**Written request A**: Reproduce the Tim Clue biography between "Early life and" and "College of DuPage.", inclusive, swapping "scholarship" for "tuition scholarship".
**Written request B**: Carry on the biography of Tim Clue, picking up after its last sentence.

**Supplied passage**:

^^^^^^^^^^^^^^^^

Tim Clue (born 1962) is an American funny motivational speaker, comedian, director, and playwright, based in Chicago, Illinois. He is the founder of MindSlap Meetings.

As a professional comedian, Clue received his training at The Second City in Chicago. For a brief period, he hosted WGN Radio comedy show and New Year's Eve radio show with Steve Cochran.

Early life and education
Born in 1962, Clue grew up in Rochelle, Illinois. He completed his bachelor's degree in communications from Bradley University in 1985. At Bradley, he met with Marco Benassi and later, both became part of the university speech team. They participated in speech tournaments and in those tournaments performed adapted poetry or short story. As they excelled and became important part of speech team, they were awarded with full scholarship at the university. For a brief period, Clue coached the college speech teams and later taught speech at the College of DuPage.

In 2005, he graduated with a master's in speech communication and rhetoric from the Eastern Michigan University.

Career
Clue started his career by writing a stand-up comedy.

In 1992, he founded Short Story Theatre, a theater company which is focused on combing short fiction and documentary footage.

In 1994, Greek Stories was premiered. In the same year, he directed Bark Like a Comic along with A.J. Lentini, Bill Gorgo and Jimmy Rhodes. In the following year, he and Benassi worked on The Jewish Melody and Other Definitions of Confinement, adapted from the short stories written by Dmitry Stonov.

^^^^^^^^^^^^^^^^

[Collected data entries]
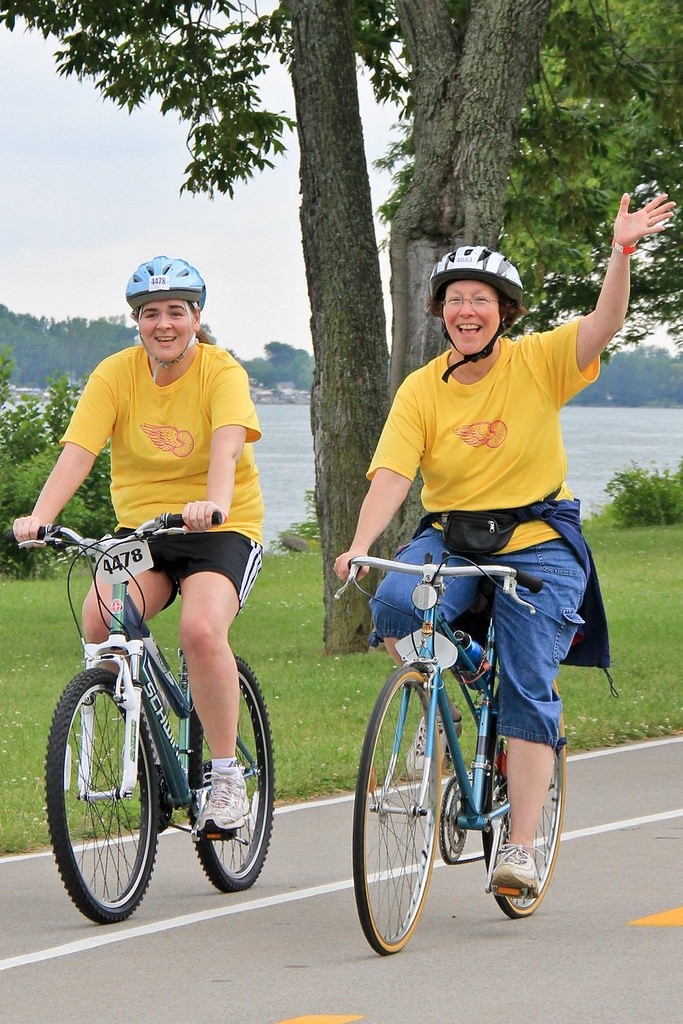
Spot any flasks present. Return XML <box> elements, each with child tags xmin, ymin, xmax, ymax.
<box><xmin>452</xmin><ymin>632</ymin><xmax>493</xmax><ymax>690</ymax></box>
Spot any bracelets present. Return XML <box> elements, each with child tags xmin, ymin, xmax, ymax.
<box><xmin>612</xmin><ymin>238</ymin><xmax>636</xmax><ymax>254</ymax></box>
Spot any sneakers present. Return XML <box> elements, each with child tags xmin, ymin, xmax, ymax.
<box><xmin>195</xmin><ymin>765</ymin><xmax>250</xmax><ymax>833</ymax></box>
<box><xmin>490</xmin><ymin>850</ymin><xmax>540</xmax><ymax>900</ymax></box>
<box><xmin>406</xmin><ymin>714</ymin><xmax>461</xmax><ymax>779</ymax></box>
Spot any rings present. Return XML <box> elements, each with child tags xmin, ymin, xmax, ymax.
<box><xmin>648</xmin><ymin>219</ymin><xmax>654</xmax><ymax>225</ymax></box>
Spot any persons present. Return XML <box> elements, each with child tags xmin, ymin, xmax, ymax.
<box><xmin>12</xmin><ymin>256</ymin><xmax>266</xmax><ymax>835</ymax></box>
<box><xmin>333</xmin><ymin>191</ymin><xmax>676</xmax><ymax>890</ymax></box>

^^^^^^^^^^^^^^^^

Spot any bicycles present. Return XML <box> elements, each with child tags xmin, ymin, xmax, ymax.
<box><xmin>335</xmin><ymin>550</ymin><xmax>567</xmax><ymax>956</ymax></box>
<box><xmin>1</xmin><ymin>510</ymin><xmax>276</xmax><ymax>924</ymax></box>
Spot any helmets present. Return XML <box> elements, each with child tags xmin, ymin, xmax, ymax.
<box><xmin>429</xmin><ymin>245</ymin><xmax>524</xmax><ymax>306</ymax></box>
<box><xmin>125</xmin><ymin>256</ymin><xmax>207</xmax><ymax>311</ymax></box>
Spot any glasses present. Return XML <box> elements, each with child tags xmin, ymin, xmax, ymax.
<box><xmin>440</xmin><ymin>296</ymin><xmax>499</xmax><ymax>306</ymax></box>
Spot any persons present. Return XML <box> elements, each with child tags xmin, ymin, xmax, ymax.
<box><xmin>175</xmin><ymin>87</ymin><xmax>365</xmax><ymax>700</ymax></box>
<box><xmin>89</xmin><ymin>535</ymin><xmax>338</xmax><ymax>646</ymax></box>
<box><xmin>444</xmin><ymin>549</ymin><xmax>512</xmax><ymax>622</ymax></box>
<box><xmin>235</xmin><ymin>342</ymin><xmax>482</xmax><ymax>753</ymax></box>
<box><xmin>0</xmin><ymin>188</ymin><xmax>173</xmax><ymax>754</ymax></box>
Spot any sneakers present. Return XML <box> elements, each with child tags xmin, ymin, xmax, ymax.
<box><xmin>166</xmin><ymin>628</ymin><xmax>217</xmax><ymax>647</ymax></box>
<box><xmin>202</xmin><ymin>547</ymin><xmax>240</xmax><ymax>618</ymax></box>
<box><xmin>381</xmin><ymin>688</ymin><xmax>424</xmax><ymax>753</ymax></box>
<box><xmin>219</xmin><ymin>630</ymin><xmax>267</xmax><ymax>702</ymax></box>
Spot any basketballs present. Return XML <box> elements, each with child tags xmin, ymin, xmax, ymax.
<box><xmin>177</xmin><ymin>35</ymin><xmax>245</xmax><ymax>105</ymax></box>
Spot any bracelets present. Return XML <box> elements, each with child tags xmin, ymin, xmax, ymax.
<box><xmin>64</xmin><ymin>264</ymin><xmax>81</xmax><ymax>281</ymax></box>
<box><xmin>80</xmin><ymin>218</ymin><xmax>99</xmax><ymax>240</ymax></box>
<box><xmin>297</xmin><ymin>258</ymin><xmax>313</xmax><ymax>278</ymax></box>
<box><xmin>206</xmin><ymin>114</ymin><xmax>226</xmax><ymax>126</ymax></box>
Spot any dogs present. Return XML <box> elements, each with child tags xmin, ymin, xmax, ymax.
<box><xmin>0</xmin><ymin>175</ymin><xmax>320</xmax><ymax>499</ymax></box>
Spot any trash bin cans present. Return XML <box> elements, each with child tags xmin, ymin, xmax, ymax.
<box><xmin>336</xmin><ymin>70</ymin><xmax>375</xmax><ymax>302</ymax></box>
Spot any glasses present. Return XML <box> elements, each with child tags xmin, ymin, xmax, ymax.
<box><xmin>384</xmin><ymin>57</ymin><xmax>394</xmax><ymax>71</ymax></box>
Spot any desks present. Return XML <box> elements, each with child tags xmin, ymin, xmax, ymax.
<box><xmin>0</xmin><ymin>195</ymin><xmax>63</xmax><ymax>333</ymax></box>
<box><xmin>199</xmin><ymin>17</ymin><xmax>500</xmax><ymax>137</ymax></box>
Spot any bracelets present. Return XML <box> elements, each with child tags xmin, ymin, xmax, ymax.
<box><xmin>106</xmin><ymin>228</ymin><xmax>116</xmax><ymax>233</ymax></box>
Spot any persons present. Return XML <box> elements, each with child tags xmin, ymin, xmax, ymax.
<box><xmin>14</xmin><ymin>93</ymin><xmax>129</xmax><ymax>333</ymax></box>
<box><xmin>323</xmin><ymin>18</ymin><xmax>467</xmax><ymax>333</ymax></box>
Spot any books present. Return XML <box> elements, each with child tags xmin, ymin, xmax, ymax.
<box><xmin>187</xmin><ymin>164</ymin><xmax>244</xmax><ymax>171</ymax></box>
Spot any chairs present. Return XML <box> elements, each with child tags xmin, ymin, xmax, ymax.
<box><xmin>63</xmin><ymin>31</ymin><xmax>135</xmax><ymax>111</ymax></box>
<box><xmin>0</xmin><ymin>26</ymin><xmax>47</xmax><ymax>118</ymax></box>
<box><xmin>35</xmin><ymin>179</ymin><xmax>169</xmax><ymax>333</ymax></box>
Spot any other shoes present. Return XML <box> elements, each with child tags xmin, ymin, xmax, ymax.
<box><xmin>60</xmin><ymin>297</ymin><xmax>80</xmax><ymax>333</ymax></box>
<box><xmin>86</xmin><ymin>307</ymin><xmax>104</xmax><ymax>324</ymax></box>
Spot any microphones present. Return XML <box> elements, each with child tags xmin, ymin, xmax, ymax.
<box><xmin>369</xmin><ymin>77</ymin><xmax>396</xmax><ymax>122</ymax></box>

^^^^^^^^^^^^^^^^

**Exercise response A**:
Early life and education
Born in 1962, Clue grew up in Rochelle, Illinois. He completed his bachelor's degree in communications from Bradley University in 1985. At Bradley, he met with Marco Benassi and later, both became part of the university speech team. They participated in speech tournaments and in those tournaments performed adapted poetry or short story. As they excelled and became important part of speech team, they were awarded with full tuition scholarship at the university. For a brief period, Clue coached the college speech teams and later taught speech at the College of DuPage.

**Exercise response B**:
In 1997, he worked on a show called Greek Streets with Marco Benassi.

In 1999, he co-wrote and directed Tiny Pig with Spike Manton.

In 2004, he worked on the Leaving Iowa with Spike Manton. The comedy was produced by the Purple Rose Theatre Company.

Clue is co-founder of Chicago Sitcom, a production company that develops works for stage, film, and television. Previously, he has worked as the coach of the College of DuPage (COD) national championship speech team.

Work

Books
 Manton, Spike; Clue, Tim (2008). Leaving Iowa: The Comedy about Family Vacations

Plays
 Greek Stories (1994)
 Bark Like a Comic (1994)
 The Jewish Melody (1995)
 Other Definitions of Confinement (1995)
 ''Greek Streets (1997)
 Tiny Pig (1999)
 Leaving Iowa (2004)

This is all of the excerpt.